═══ DATA PROVIDED
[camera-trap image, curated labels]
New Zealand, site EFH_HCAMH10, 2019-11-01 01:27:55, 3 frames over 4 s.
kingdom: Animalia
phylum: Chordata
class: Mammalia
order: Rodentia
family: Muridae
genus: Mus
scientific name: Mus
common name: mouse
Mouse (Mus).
══════
- **WORK ITEM**:
Take the material above and set it down again exactly.

- **RESULT**:
[camera-trap image, curated labels]
New Zealand, site EFH_HCAMH10, 2019-11-01 01:27:55, 3 frames over 4 s.
kingdom: Animalia
phylum: Chordata
class: Mammalia
order: Rodentia
family: Muridae
genus: Mus
scientific name: Mus
common name: mouse
Mouse (Mus).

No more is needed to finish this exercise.